Cosma dà anche spiegazioni particolari per tutti quei fenomeni per i quali la scienza greca aveva elaborato modelli fisici e matematici. Il Sole, la Luna, i pianeti e tutte le stelle fisse sono trasportati al di sopra della Terra e sotto il firmamento dagli angeli. Le terre emerse formano invece una sorta di enorme montagna, le cui pendici abitate declinano verso sud-est. Questa inclinazione è dimostrata dallo scorrere più impetuoso di alcuni fiumi, quali il Tigri e l’Eufrate, dal procedere più rapido delle navi in rotta verso Levante e dal percorso obliquo del Sole fra l’alba e il tramonto. L’angelo preposto alla conduzione del Sole si muove sempre orizzontalmente rispetto alla base dell’universo; il suo volo è tuttavia percepito come obliquo perché l’umanità abita una superficie inclinata. L’enorme montagna serve anche a spiegare il succedersi del giorno e della notte. Quest’ultima cala quando l’angelo preposto al Sole si spinge nelle regioni più settentrionali e scompare dietro l’enorme montagna.
Anche il succedersi delle stagioni e il corrispondente variare della durata dei giorni (più lunghi in estate e più corti in inverno) sono spiegati in modo analogo: il medesimo angelo si mantiene a una quota più bassa nella stagione fredda e a una quota più alta in quella calda. In questo modo rimane nascosto più a lungo dietro la base l’enorme montagna durante le notti invernali che non dietro la sua vetta durante le notti estive.

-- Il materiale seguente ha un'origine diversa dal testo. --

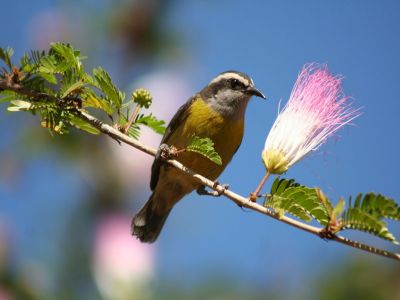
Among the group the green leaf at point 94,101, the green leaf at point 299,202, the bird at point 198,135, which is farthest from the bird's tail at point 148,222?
the green leaf at point 299,202

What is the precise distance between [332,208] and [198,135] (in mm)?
2684

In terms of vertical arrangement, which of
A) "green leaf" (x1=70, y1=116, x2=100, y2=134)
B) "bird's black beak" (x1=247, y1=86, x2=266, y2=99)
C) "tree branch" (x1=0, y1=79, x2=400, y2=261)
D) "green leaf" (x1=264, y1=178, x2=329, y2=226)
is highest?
"bird's black beak" (x1=247, y1=86, x2=266, y2=99)

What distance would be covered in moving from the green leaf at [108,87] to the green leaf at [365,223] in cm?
164

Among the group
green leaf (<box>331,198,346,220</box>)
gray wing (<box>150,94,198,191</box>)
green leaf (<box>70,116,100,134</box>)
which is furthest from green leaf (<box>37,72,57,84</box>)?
gray wing (<box>150,94,198,191</box>)

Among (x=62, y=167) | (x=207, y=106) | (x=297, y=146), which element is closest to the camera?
(x=297, y=146)

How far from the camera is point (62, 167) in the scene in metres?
8.57

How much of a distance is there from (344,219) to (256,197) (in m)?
0.58

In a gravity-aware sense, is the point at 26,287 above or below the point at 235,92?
below

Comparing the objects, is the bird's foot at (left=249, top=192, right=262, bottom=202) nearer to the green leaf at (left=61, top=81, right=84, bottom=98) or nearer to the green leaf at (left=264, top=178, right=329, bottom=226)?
the green leaf at (left=264, top=178, right=329, bottom=226)

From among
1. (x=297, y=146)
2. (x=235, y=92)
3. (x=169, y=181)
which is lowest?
(x=169, y=181)

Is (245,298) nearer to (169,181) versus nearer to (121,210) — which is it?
(121,210)

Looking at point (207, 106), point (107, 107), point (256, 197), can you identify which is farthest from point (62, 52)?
point (207, 106)

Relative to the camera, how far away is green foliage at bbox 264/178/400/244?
242 centimetres

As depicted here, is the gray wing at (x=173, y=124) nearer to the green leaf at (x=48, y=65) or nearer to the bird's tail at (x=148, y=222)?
the bird's tail at (x=148, y=222)
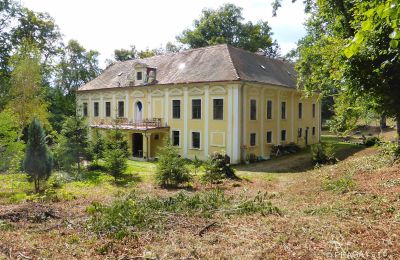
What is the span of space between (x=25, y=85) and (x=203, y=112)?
1471 cm

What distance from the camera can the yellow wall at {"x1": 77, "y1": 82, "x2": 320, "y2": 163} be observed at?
22969 mm

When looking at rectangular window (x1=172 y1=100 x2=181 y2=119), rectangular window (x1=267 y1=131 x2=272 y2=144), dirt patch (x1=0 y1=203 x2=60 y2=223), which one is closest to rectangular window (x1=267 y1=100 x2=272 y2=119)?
rectangular window (x1=267 y1=131 x2=272 y2=144)

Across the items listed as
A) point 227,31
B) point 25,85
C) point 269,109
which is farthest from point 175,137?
point 227,31

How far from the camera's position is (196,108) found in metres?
24.8

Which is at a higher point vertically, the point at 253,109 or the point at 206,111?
the point at 253,109

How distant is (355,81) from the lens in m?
14.5

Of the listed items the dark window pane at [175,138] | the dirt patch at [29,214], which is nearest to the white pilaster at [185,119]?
the dark window pane at [175,138]

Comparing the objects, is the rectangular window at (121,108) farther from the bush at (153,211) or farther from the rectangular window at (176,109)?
the bush at (153,211)

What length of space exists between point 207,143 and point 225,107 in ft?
10.1

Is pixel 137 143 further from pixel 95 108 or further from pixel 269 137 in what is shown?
pixel 269 137

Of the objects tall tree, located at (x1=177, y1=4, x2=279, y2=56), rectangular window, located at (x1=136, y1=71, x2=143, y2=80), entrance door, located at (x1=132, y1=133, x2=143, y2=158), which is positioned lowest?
entrance door, located at (x1=132, y1=133, x2=143, y2=158)

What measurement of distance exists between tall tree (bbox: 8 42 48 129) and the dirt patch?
19.3 metres

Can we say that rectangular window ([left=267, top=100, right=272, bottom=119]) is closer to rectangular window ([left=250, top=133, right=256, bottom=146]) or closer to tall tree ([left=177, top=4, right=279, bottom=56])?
rectangular window ([left=250, top=133, right=256, bottom=146])

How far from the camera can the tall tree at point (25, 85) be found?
25.9m
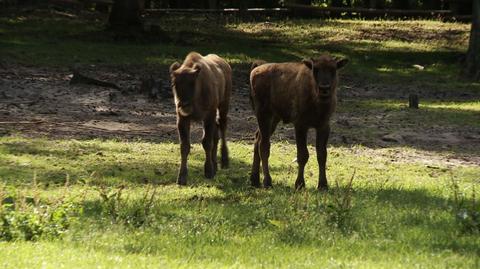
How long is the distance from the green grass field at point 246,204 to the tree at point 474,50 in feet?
12.4

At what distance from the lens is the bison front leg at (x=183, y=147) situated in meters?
13.7

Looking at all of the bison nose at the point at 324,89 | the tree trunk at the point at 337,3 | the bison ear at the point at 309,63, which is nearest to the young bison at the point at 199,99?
the bison ear at the point at 309,63

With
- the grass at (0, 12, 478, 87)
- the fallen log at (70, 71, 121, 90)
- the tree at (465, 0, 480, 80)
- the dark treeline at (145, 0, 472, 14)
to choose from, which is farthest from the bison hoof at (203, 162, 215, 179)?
the dark treeline at (145, 0, 472, 14)

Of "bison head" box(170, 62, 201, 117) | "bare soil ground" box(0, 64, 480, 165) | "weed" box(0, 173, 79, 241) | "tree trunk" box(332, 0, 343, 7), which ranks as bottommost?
"bare soil ground" box(0, 64, 480, 165)

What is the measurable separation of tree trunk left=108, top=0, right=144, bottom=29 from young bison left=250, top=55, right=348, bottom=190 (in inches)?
787

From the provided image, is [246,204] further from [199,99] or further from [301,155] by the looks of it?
[199,99]

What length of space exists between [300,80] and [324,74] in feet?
2.34

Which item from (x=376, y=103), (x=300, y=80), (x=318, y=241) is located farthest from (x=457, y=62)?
(x=318, y=241)

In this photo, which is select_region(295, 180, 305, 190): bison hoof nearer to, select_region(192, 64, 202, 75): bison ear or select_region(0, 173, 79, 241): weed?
select_region(192, 64, 202, 75): bison ear

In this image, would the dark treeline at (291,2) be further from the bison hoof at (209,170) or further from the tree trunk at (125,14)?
the bison hoof at (209,170)

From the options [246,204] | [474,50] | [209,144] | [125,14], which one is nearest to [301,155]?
[246,204]

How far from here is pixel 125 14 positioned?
33656 mm

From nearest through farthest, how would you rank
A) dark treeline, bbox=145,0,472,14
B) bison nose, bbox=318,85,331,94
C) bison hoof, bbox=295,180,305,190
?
bison nose, bbox=318,85,331,94, bison hoof, bbox=295,180,305,190, dark treeline, bbox=145,0,472,14

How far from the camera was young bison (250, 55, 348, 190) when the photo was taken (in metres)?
12.8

Questa concezione del mondo è avvalorata dalla grande esperienza materiale che Cosma acquisisce durante i propri viaggi. Essa esaudisce le richieste di fedeltà al dettato delle Sacre Scritture avanzate dai Padri della Chiesa ed è perciò accolta senza particolari riserve da numerosi autori del VII secolo con interessi in campo sia cosmologico che geografico. Soprattutto in quella che una volta era stata la regione centrale dell’Impero romano, l’Italia, l’idea del cosmo a forma di tabernacolo vanta seguaci fino al IX secolo.